Effects of long-term oral administration of arachidonic acid and docosahexaenoic acid on the immune functions of young rats

Abstract

Natural killer (NK) cells have many functional activities, including cytotoxicity and the capacity to produce cytokines and chemokines. NK cell activity is regulated partly by eicosanoids, which are produced from arachidonic acid (ARA) and eicosapentaenoic (EPA) acid. In this study, we investigated the effects of long-term therapy with ARA or docosahexaenoic acid (DHA) on the cytotoxic effects of the NK cells of young rats, which were fed on a nonfish oil diet for two generations. Control oil, ARA (240 mg/kg BW/day) or DHA (240 mg/kg BW/day) were orally administrated to the rats for 13 weeks before determining the cytotoxic activity of NK cells from the spleen against YAC-1 mouse lymphoma cell line, as well as the plasma levels of docosanoids or eicosanoids and inflammatory cytokines. Long-term ARA administration significantly suppressed the cytotoxic activity of NK cells. Moreover, ARA administration significantly increased the plasma levels of ARA, prostaglandin (PG) E2, and PGD2. However, DHA administration did not produce any different effects compared with those in the control rats.

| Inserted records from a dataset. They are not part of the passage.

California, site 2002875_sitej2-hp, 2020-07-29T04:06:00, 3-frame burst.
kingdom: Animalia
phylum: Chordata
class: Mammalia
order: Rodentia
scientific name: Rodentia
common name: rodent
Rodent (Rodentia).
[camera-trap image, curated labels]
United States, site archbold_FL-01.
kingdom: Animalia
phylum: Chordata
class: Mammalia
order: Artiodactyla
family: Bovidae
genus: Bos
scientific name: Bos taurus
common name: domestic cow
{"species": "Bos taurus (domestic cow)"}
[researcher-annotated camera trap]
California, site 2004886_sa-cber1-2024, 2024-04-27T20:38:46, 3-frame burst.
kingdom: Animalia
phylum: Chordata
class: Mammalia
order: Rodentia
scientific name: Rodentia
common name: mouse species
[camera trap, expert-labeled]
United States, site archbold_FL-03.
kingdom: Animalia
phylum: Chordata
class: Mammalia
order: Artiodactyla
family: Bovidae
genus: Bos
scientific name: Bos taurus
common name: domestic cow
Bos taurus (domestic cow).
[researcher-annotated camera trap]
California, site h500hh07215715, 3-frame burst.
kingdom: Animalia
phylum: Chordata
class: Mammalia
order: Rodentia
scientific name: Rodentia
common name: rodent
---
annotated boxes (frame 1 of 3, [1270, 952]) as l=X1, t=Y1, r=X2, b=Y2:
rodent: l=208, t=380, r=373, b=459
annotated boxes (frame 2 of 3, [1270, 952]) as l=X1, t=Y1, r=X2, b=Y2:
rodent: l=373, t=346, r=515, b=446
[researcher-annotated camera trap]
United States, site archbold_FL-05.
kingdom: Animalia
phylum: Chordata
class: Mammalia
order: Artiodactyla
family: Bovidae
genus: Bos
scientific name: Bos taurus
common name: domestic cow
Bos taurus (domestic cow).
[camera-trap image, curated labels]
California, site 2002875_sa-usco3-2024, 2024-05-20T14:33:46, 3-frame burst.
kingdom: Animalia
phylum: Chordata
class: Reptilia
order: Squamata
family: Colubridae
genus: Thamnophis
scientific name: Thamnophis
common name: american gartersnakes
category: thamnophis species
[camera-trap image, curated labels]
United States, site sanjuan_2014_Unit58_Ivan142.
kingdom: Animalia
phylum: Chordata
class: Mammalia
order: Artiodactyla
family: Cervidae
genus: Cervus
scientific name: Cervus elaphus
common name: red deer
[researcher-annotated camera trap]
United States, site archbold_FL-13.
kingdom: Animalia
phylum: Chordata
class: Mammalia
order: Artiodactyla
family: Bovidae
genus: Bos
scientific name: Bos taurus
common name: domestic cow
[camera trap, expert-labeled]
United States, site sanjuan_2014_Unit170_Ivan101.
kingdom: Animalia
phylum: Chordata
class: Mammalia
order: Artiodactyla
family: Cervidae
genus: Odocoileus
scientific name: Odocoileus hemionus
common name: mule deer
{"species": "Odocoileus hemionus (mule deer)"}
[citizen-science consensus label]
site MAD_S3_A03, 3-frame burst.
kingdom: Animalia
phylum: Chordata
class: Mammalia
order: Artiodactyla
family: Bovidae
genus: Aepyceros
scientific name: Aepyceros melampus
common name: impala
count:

Furthermore, the inflammatory cytokine levels were not affected by the administration of ARA or DHA. These results suggest that long-term ARA administration has an inhibitory effect on the tumor cytotoxicity of NK cells in rat spleen lymphocytes owing to the enhanced synthesis of PGE2 and PGD2 from ARA because of the elevated plasma ARA levels in young rats.

Figure 1

Cytotoxicity of natural killer (NK) cells in rat spleen lymphocytes against YAC-1 cells. The cytotoxicity levels in YAC-1 cells caused by NK cells in spleen lymphocytes after 24 h coculture in the y-axis. The ratio of the mixture of lymphocytes and YAC-1 is presented on the x-axis. The relative cytotoxicity levels are expressed as the mean ± S.E. (n = 6). * significant at p < 0.05 vs. rat lymphocytes in the control group using a one-way ANOVA followed by Dunnett’s test.

Figure 2

Plasma levels of free PUFAs and PGs in control, ARA, or DHA oil-treated rats. Plasma samples were subjected to LC-MS/MS lipidomic analysis. The graph presents the concentrations of: (A) ARA, (B) EPA, (C) DHA, (D) PGE₂, (E) PGD₂, and (F) PGF_2α in the rat plasma. The values are expressed as the mean ± S.E. (n = 8). Samples were analyzed using a one-way ANOVA followed by a Bonferroni post hoc test. a, b Different letters indicate statistical differences at p < 0.05.

Figure 3

Plasma levels of ARA, EPA, and DHA metabolites generated by LOXs. Plasma samples were subjected to LC-MS/MS lipidomic analysis. The values are expressed as the mean ± S.E. (n = 8) percentages relative to the control. The graph presents the plasma levels of the metabolites from ARA, EPA, and DHA: (A) 5-HETE, (B) 12-HETE, (C) 15-HETE, (D) 5-HEPE, (E) 12-HEPE, (F) 15-HEPE, (G) RvE2, (H) 10-HDoHE, (I) 14-HDoHE, (J) 17-HDoHE, and K) PD1. Samples were analyzed using a one-way ANOVA followed by a Bonferroni post hoc test. a, b Different letters indicate statistical differences at p < 0.05.